Le marché du travail marocain connaît des évolutions de taille en 2025, avec des rémunérations qui reflètent les transformations économiques du pays.

Vous percevez des revenus qui varient considérablement selon votre secteur d’activité, votre localisation géographique et votre niveau d’expérience.

Comprendre la structure salariale du Royaume vous permet d’appréhender les réalités économiques auxquelles vous faites face chaque mois.

Le salaire moyen au Maroc se situe entre 3 500 et 4 500 MAD par mois en 2025

économie marocaine

Les données officielles révèlent une fourchette de rémunération précise

Vous touchez en moyenne entre 3 500 et 4 500 MAD nets par mois. Cette fourchette représente l’équivalent de 320 à 410 euros et s’appuie sur des données actualisées jusqu’en 2025.

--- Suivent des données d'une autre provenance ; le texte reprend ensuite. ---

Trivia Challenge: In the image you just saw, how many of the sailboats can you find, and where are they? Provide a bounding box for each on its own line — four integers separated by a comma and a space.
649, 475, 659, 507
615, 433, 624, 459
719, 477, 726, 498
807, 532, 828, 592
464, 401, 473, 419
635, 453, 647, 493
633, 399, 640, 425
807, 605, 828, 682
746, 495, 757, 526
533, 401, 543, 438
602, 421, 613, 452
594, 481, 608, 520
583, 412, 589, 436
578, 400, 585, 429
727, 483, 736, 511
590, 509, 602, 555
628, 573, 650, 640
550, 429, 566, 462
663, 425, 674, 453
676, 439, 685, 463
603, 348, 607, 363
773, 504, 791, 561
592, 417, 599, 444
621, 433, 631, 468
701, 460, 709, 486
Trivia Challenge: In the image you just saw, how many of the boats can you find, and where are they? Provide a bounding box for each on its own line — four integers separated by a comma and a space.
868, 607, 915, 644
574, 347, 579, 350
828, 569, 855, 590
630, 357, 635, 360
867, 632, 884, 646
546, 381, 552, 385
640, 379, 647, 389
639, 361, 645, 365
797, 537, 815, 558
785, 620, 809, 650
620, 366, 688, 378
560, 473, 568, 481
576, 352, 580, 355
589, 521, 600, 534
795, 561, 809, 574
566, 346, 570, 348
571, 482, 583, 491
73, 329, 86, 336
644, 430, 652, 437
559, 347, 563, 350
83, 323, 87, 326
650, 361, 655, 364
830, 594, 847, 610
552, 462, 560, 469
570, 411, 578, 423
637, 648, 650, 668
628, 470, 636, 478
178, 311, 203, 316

Les chiffres montrent une tendance à la hausse, avec une progression annuelle de 5 à 7% des rémunérations. Cette augmentation s’explique par l’inflation et les accords sociaux négociés entre partenaires sociaux.

Le salaire moyen brut mensuel atteint 5 500 MAD contre 4 200 MAD net

La différence entre le salaire brut et le salaire net s’établit à environ 1 300 MAD mensuellement. Le montant brut de 5 500 MAD correspond à environ 500 euros, tandis que le net de 4 200 MAD équivaut à 380 euros.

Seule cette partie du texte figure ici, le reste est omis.